The Power Center Server runs workflow tasks according to the links connecting the tasks. You can run a task by placing it in a workflow.

Workflow Monitor. Use the Workflow Monitor to monitor scheduled and running workflows for each Power Center Server. You can choose a Gantt Chart or Task view. You can also access details about those workflow runs.

Install the client tools on a Microsoft Windows machine. For more information about installation requirements, see Minimum System Requirements.

Power Center repository & Repository Server

The Power Center repository resides on a relational database. The repository database tables contain the instructions required to extract, transform, and load data. Power Center Client applications access the repository database tables through the Repository Server.

You add metadata to the repository tables when you perform tasks in the PowerCenter Client application, such as creating users, analyzing sources, developing mappings or mapplets, or creating workflows. The PowerCenter Server reads metadata created in the Client application when you run a workflow. The PowerCenter Server also creates metadata, such as start and finish times of a session or session status.

You can develop global and local repositories to share metadata:

Global repository. The global repository is the hub of the domain. Use the global repository to store common objects that multiple developers can use through shortcuts. These objects may include operational or Application source definitions, reusable transformations, mapplets, and mappings.

Local repositories. A local repository is within a domain that is not the global repository. Use local repositories for development. From a local repository, you can create shortcuts to objects in shared folders in the global repository. These objects typically include source definitions, common dimensions and lookups, and enterprise standard transformations. You can also create copies of objects in non-shared folders.

Version control. A versioned repository can store multiple copies, or versions, of an object. Each version is a separate object with unique properties. PowerCenter version control features allow you to efficiently develop, test, and deploy metadata into production.

You can connect to a repository, back up, delete, or restore repositories using pmrep, a command line program. For more information on pmrep, see “Using pmrep”.

Repository Server -

The Repository Server manages repository connection requests from client applications. For each repository database registered with the Repository Server, it configures and manages a Repository Agent process. The Repository Server also monitors the status of running Repository Agents, and sends repository object notification messages to client applications.

The Repository Agent is a separate, multi-threaded process that retrieves, inserts, and updates metadata in the repository database tables. The Repository Agent ensures the consistency of metadata in the repository by employing object locking.

Targets

PowerCenter can load data into the following targets:

Relational. Oracle, Sybase, Sybase IQ, Informix, IBM DB2, Microsoft SQL Server, and Teradata

File. Fixed and delimited flat file and XML.

Application. You can purchase additional PowerConnect products to load data into SAP BW. You can also load data into IBM MQSeries message queues and TIBCO.

Other. Microsoft Access.

You can load data into targets using ODBC or native drivers, FTP, or external loaders.
For more information about targets, see “Working with Targets” in the Designer Guide.

═══

The tasks:
1. Answer each of these questions from the PowerCenter excerpt, one answer per line and marked the same way.
(a) Which two views can you choose in the Workflow Monitor?
(b) How does the Repository Agent keep metadata in the repository consistent?
(c) Which product is listed under "Other" among the targets PowerCenter can load data into?
2. Reproduce the stretch of the PowerCenter excerpt from "Local repositories. A" through "metadata into production.".
3. Using the PowerCenter excerpt, explain in one to three sentences what the global repository is used for.

Data lines:
═══

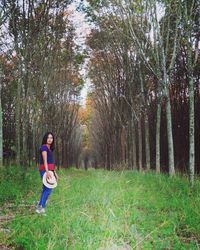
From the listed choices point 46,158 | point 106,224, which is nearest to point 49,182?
point 46,158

═══

Per-task answers:
1.
(a) A Gantt Chart view or a Task view.
(b) It employs object locking.
(c) Microsoft Access.

2.
Local repositories. A local repository is within a domain that is not the global repository. Use local repositories for development. From a local repository, you can create shortcuts to objects in shared folders in the global repository. These objects typically include source definitions, common dimensions and lookups, and enterprise standard transformations. You can also create copies of objects in non-shared folders.

Version control. A versioned repository can store multiple copies, or versions, of an object. Each version is a separate object with unique properties. PowerCenter version control features allow you to efficiently develop, test, and deploy metadata into production.

3. The global repository is the hub of the domain. It stores common objects that multiple developers can use through shortcuts. These objects may include operational or Application source definitions, reusable transformations, mapplets, and mappings.